There have been the usual moans about the BBC spending £100,000 on coverage of the Chilean miners.
There have been the usual moans about the BBC spending £100,000 on coverage of the Chilean miners. I suppose the figure includes wages that would have been paid whether the people were in South America or Shepherds Bush, and, if accurate (I suspect the real cost was much more), it strikes me as minuscule — around two-thirds of one penny for every person in the country, an astounding bargain.
There are some events which, in Bagehot’s phrase, ‘rivet’ the world, both in his sense of binding us together and in the more modern usage of being utterly fascinating; 9/11 is the most obvious example. Other, slightly lesser occasions include the release of Nelson Mandela and the Royal Wedding. These become the milestones of our lives, an experience shared with people in every corner of the globe. The notion that the BBC should have cut corners in order to save the cost of about ten minutes of peak-time drama is ridiculous. The coverage was superb — far better than the other channels — and it illustrated once again how fortunate we are in this country to have a BBC at all.
Of course, the greatest of all world television occasions was the moon landing of 1969. People still talk about Neil Armstrong’s flub: ‘one small step for man’ instead of ‘a man’. At the time, the landing, and the fact that we could see it live, if in grainy black-and-white, seemed astounding, world-changing. I recall an otherwise sane friend saying that it would mean the end of all war, since earthly rivalries would seem terminally trivial. Now, more than two decades after the last man walked on the moon, going there seems as dated as flared trousers and Slade records. For that reason, the landing was an apt frame for the adaptation of H.G. Wells’s The First Men in the Moon (Tuesday, BBC4) in which a small boy meets an old man at a fair who claims that he visited the moon back in Edward VII’s day.
In the glory days of science fiction all you needed for space travel was a magic anti-gravity material, a box shaped like a bathing hut, and a sturdy tweed suit. (By comparison with Wells’s yarn the average Jules Verne yarn could have served as a Nasa handbook.) The First Men was a great influence on C.S. Lewis — it was meant to be a satire on war and imperialism, though this was missing from the TV show — and also a template for all those Star Trek episodes in which the crew land on planets where the atmosphere is the same as Earth’s and the inhabitants conveniently speak English. The excellent Rory Kinnear was the clean-cut dodgy businessman who gets involved with Mark Gatiss’s potty professor. The various layers of nostalgia – small boy in flannel shorts watches real moon landing, country pubs in which serving wenches say things like ‘Lunnon? I don’t hold with the place’, the evocation of early Doctor Who episodes — were nicely bound together into a package that probably meant more to people my age than to the children at whom I assume it was aimed.

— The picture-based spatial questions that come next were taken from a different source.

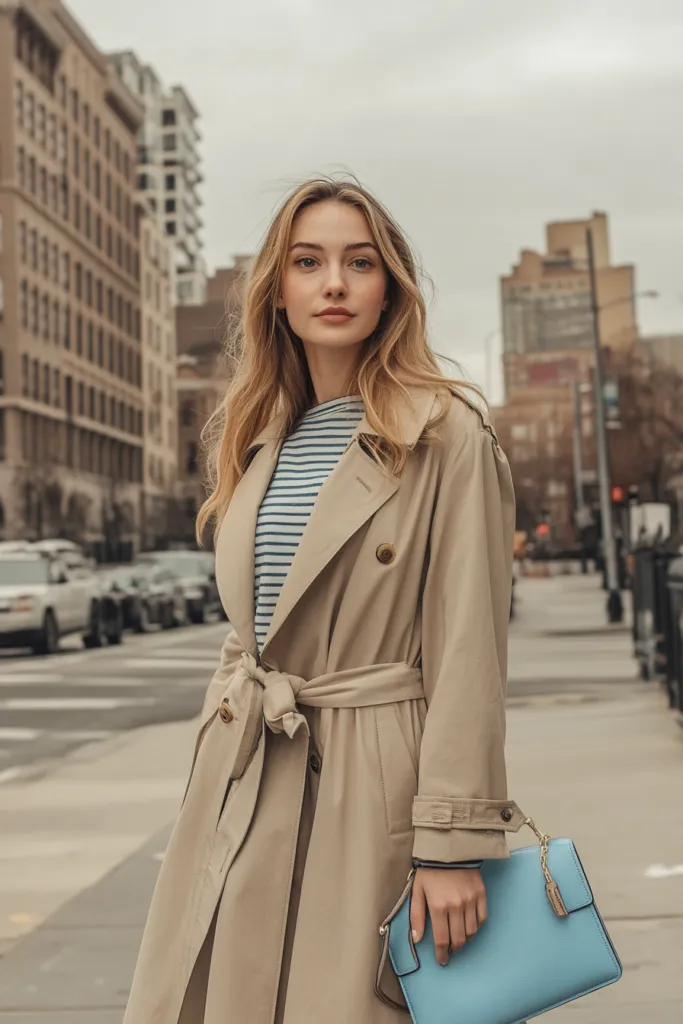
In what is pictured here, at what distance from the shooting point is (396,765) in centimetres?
243

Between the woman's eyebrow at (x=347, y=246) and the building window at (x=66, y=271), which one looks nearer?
the woman's eyebrow at (x=347, y=246)

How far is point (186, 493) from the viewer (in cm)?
10756

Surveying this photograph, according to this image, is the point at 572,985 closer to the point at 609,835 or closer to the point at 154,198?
the point at 609,835

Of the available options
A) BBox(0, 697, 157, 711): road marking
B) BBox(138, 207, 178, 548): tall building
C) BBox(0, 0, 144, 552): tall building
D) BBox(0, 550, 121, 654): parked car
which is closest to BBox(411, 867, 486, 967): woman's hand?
BBox(0, 697, 157, 711): road marking

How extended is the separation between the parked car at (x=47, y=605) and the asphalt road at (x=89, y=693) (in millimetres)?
356

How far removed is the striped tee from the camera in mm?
2604

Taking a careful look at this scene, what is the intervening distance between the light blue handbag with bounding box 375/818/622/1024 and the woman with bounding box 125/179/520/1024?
1.5 inches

There was more nostalgia in High Society Brides (BBC2, Wednesday), part of the Wonderland series. This followed the lives and fortunes of half a dozen of the ‘girls in pearls’ who still appear on the Country Life equivalent of Page 3. But with more clothes on. It took place in a world that still exists, but only in small pockets, like rare mammals living in a corner of the rain forest. The heir to the Duchy of Bedford hoped to marry Henrietta Tiarks, known as the most beautiful woman in England, but warned her that if she took a part in a film, ‘I could never be your husband.’ Men who planned their marriages thus: ‘She was my choice, and I thought, “There’s no point in fannying around, get on with it!”’ The sad story of the Hon. Catherine Sackville-West, unable to get out of a wedding to a man she didn’t love ‘because the juggernaut was rolling’. On the nuptial night they slept in separate rooms. Some of the gels were now in what used to be called ‘reduced circumstances’ but the programme never gloated. It was a sympathetic look at people whose lives straddled two structures of society, and who found it hard to be entirely at home in either.
Horizon: Is Seeing Believing? (BBC2, Monday) demonstrated how all our senses — sight, hearing, touch, etc. — are linked and can even substitute for each other, such as the young blind man who ‘sees’ with clicking noises, like a human bat. It also demonstrated how our senses tell us what we expect to be told. Sight fails when presented with something it has never formerly seen. I was reminded of politicians, who rarely lie, but who construct a world from what they want to experience, selecting only the facts and statistics that reinforce their view of reality.